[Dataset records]
━━━━━━━━━━

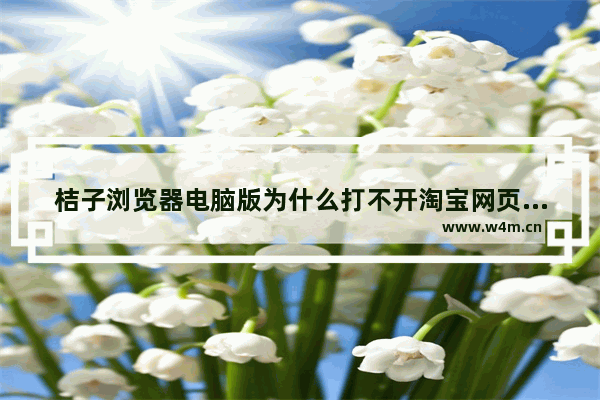 桔子浏览器电脑版为什么打不开淘宝网页...
www.w4m.cn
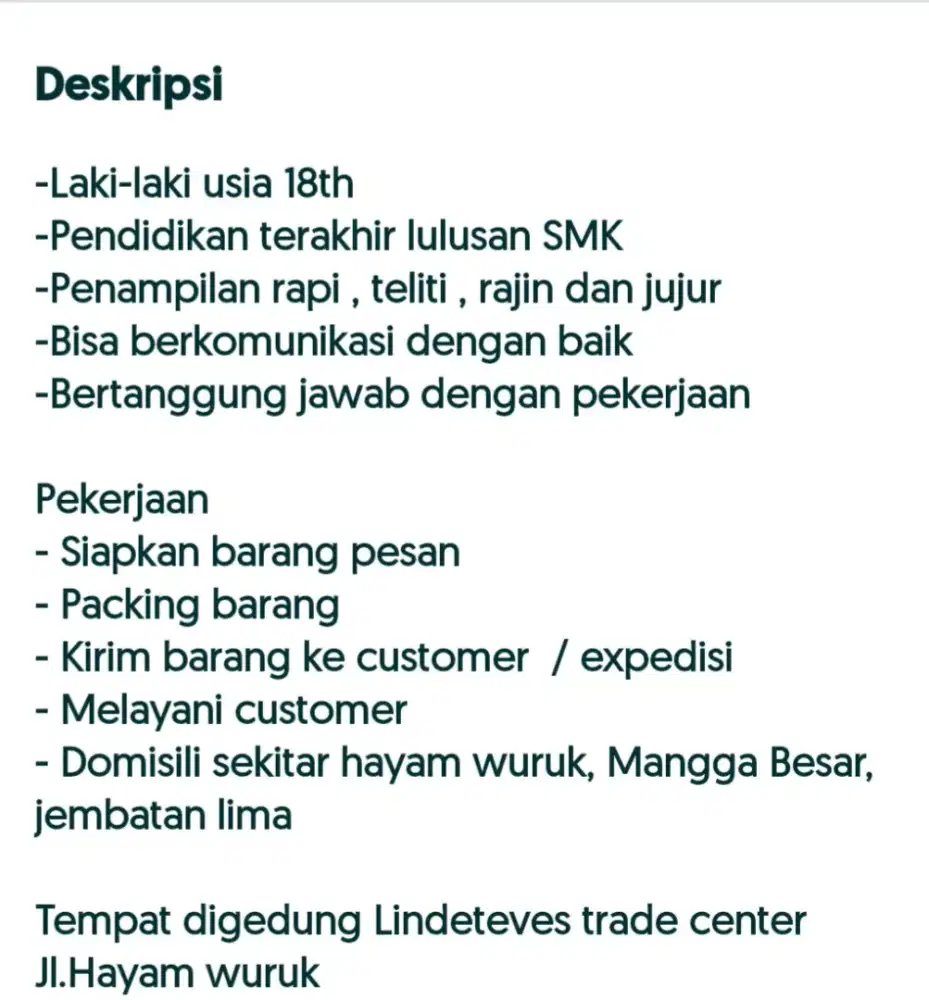 Deskripsi

-Laki-laki usia 18th
-Pendidikan terakhir lulusan SMK
-Penampilan rapi , teliti , rajin dan jujur
-Bisa berkomunikasi dengan baik
-Bertanggung jawab dengan pekerjaan

Pekerjaan
- Siapkan barang pesan
- Packing barang
- Kirim barang ke customer / expedisi
- Melayani customer
- Domisili sekitar hayam wuruk, Mangga Besar, jembatan lima

Tempat digedung Lindeteves trade center
Jl.Hayam wuruk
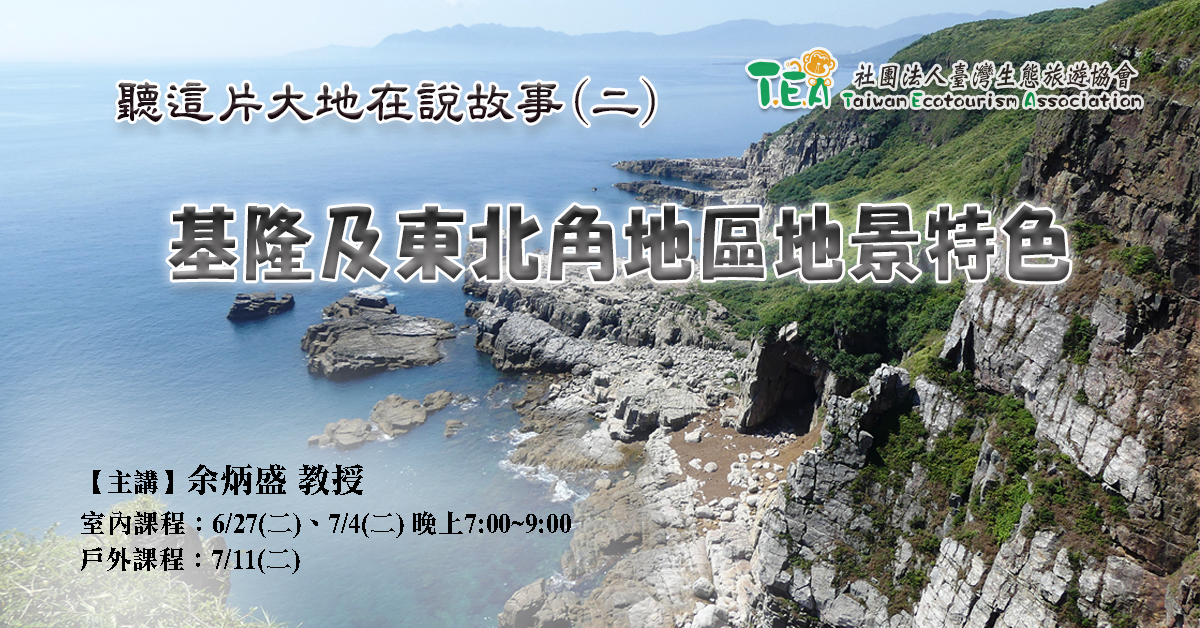 聽這片大地在說故事(二)

T.E.A 社團法人臺灣生態旅遊協會
Taiwan Ecotourism Association

基隆及東北角地區地景特色

【主講】余炳盛 教授
室內課程：6/27(二)、7/4(二) 晚上7:00~9:00
戶外課程：7/11(二)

━━━━━━━━━━

[Work task] Your answer should consist only of the number of lines in the entries above that include "barang".

[Response to this exercise] 3